Тросточка описала полукруг. Два молодых эсэсовца насмешливо улыбнулись. Эрни даже пошатнулся от облегчения. Он добрался до здания, перед которым колыхалось скорбное море людей, и. обхваченный руками Голды и малышей, погрузился в тягучую волну общего ожидания. Наконец, все были в сборе. Тогда унтершарфюрер громко и четко предложил всем оставить вещи и отправиться в баню, имея при себе документы, драгоценности, самые необходимые банные принадлежности — и ничего больше. У каждого на языке вертелись десятки вопросов. Белье брать? Узлы развязать можно? Ничего не пропадет? Где потом искать свои вещи? Но обреченные молчали, сами не понимая, какая странная сила заставляет их, ни слова не говоря и даже ни разу не оглянувшись назад, торопливо идти к входу, проделанному в трехметровом проволочном заграждении возле здания с решеткой. Вдруг на площади снова заиграл оркестр, и раздались первые звуки моторов: их рев поднялся в еще набрякшее от утреннего тумана небо и замер вдали. Отряды вооруженных эсэсовцев разбили обреченных на группы по сто человек. Коридору за колючей проволокой, казалось, не было конца. Через каждые десять шагов — указатель: “К баням и на ингаляцию”. Потом стадо прошло перед противотанковыми рогатками вдоль оборонительной траншеи, затем перед колючей проволокой, скрученной крупными петлями, и опять по многометровому проходу в проволочном заграждении. Эрни нес на руках потерявшего сознание ребенка. Остальные дети шли сами, поддерживая друг друга. И по мере того, как молчание становилось все более и более гнетущим, а запах — все более и более зловонным, на губах Эрни оживали нежные ласковые слова, говорившие детям о мечте, о Голде, о любви.
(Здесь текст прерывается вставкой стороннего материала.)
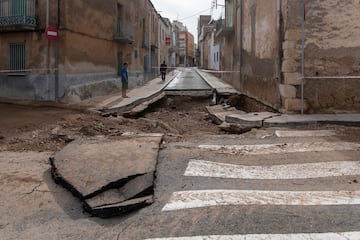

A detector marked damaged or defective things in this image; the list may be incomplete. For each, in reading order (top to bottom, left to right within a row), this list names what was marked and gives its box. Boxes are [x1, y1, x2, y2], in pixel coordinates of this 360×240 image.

sloped broken road edge [50, 132, 163, 218]
broken asphalt slab [50, 133, 163, 218]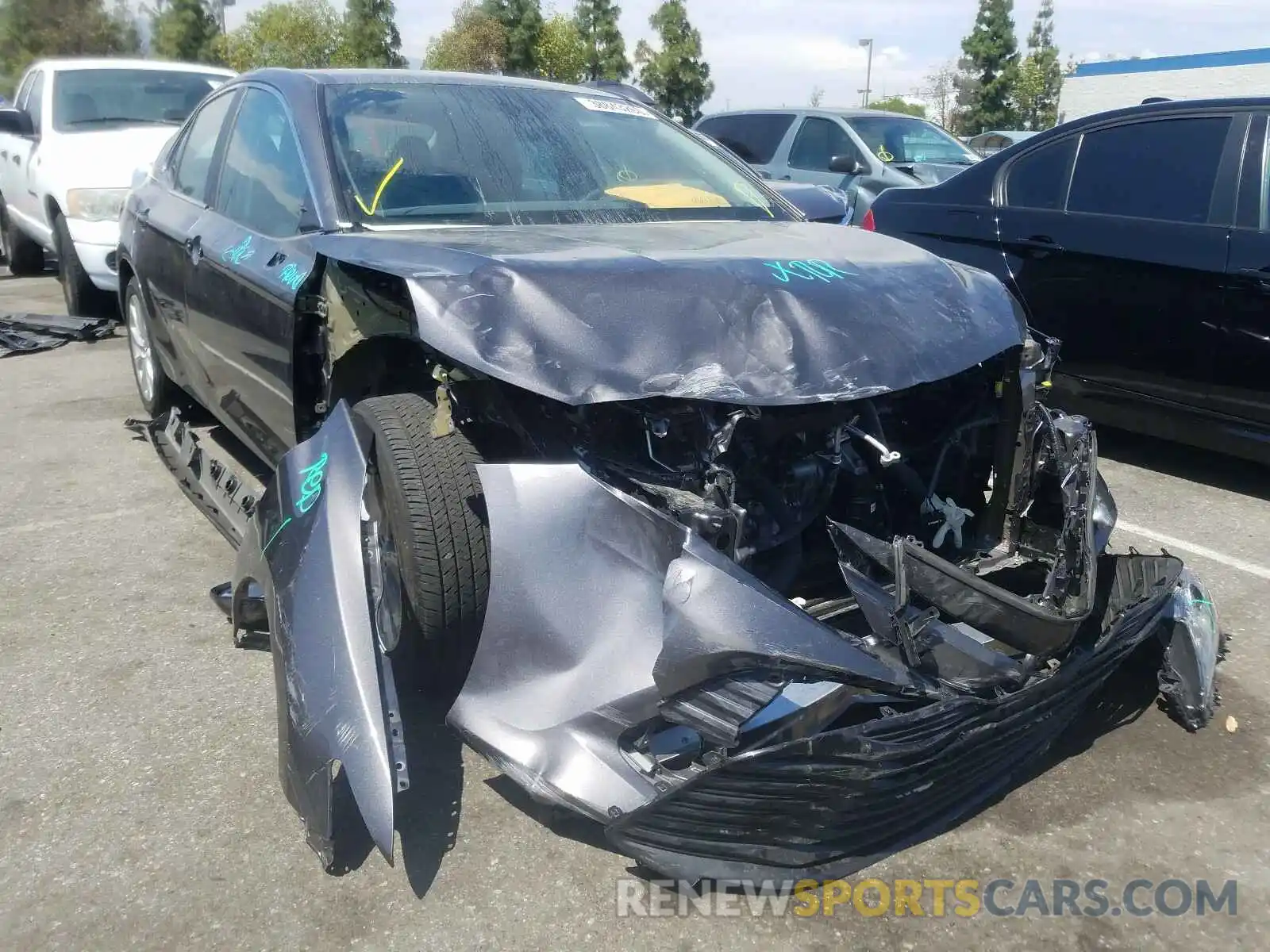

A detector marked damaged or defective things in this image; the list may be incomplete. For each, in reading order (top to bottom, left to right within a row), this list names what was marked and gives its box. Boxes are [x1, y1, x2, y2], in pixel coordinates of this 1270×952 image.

detached fender [230, 401, 406, 869]
crushed hood [313, 221, 1029, 405]
severely damaged car [124, 68, 1226, 882]
crumpled bumper [229, 400, 1219, 876]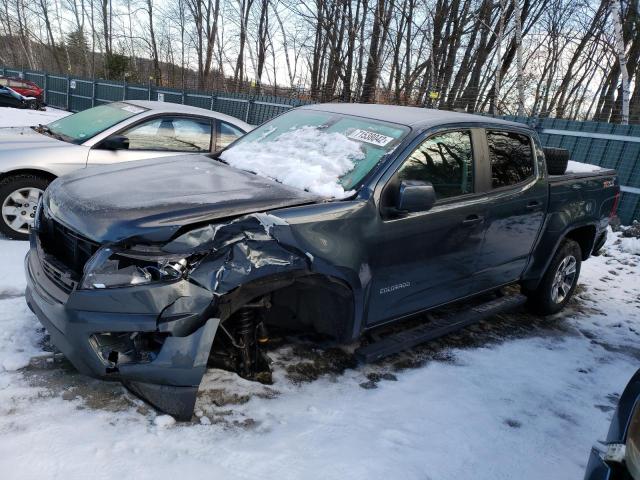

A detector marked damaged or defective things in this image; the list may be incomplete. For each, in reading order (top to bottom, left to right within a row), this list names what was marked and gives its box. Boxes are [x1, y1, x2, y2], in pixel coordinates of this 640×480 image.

crumpled front bumper [25, 248, 219, 420]
broken headlight assembly [80, 248, 190, 288]
damaged chevrolet colorado [25, 103, 620, 418]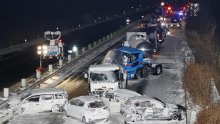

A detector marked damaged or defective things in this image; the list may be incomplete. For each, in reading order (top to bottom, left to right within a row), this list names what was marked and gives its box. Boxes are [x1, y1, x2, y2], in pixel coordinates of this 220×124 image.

crushed vehicle [109, 46, 162, 79]
crushed vehicle [84, 63, 125, 96]
crushed vehicle [10, 88, 68, 113]
crushed vehicle [65, 96, 110, 123]
damaged car [65, 96, 110, 123]
crushed vehicle [101, 88, 141, 113]
crushed vehicle [120, 95, 186, 122]
damaged car [120, 95, 186, 122]
overturned vehicle [120, 95, 186, 122]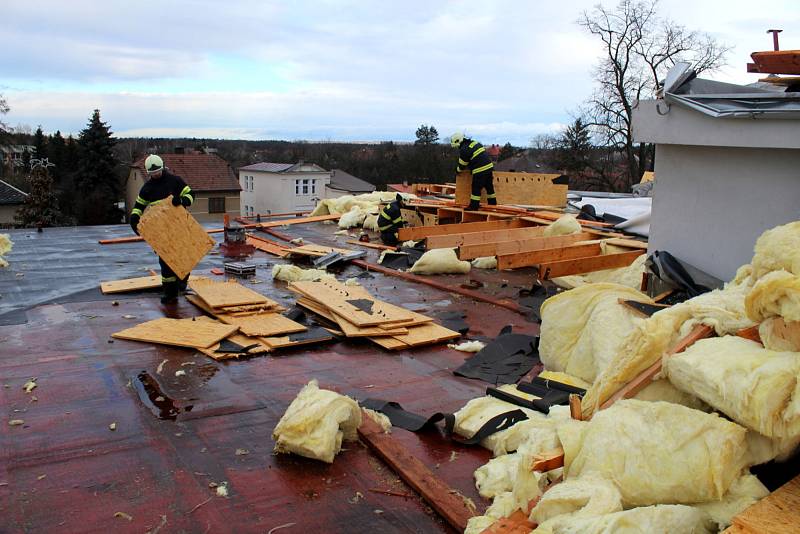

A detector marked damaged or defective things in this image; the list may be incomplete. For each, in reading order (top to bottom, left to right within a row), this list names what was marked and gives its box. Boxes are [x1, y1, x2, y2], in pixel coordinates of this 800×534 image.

broken plywood sheet [138, 200, 214, 280]
splintered wood [137, 200, 216, 280]
broken plywood sheet [111, 318, 238, 352]
splintered wood [112, 318, 238, 352]
broken plywood sheet [188, 278, 274, 308]
broken plywood sheet [216, 312, 306, 338]
broken plywood sheet [294, 280, 418, 326]
splintered wood [290, 280, 460, 352]
broken plywood sheet [370, 322, 460, 352]
torn roofing felt [454, 326, 540, 386]
torn roofing felt [360, 400, 528, 446]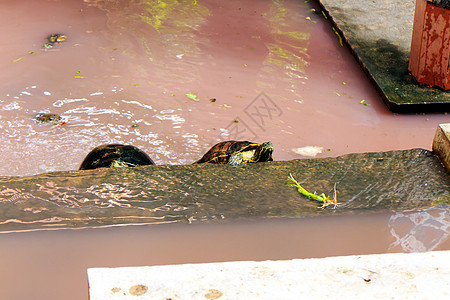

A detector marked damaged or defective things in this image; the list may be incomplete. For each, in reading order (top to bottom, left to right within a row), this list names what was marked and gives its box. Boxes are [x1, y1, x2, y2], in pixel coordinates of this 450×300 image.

rusty red metal object [410, 0, 450, 89]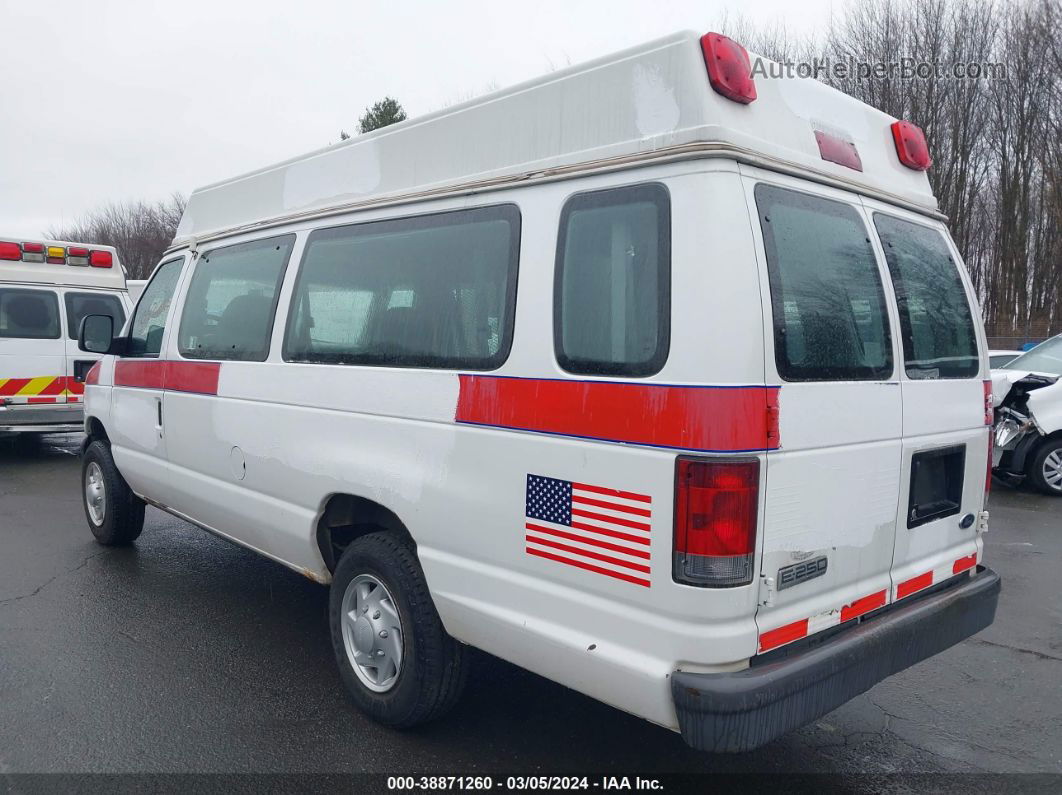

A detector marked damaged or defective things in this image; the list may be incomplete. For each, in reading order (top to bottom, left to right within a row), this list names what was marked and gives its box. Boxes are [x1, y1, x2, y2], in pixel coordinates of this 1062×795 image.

damaged vehicle [992, 332, 1062, 494]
Ему казалось, что вечная тишина поглощает стадо евреев, которых гонят на бойню, что не останется ни одного наследника, ни даже воспоминания, которое продолжило бы это безмолвное шествие жертв: не задрожит верный пес, не зазвонит колокол — только звезды будут вечно плыть в холодном небе. “О, Боже, — сказал себе вдруг Праведник Эрни Леви, снова обливаясь кровавыми слезами жалости. — о, Создатель, так вышли мы много тысяч лет тому назад. Мы, шли и шли через безводные пустыни и красное от крови море, утопая в горьких и соленых слезах. Мы очень стары. Мы все еще идем. Мы так хотим наконец прийти”.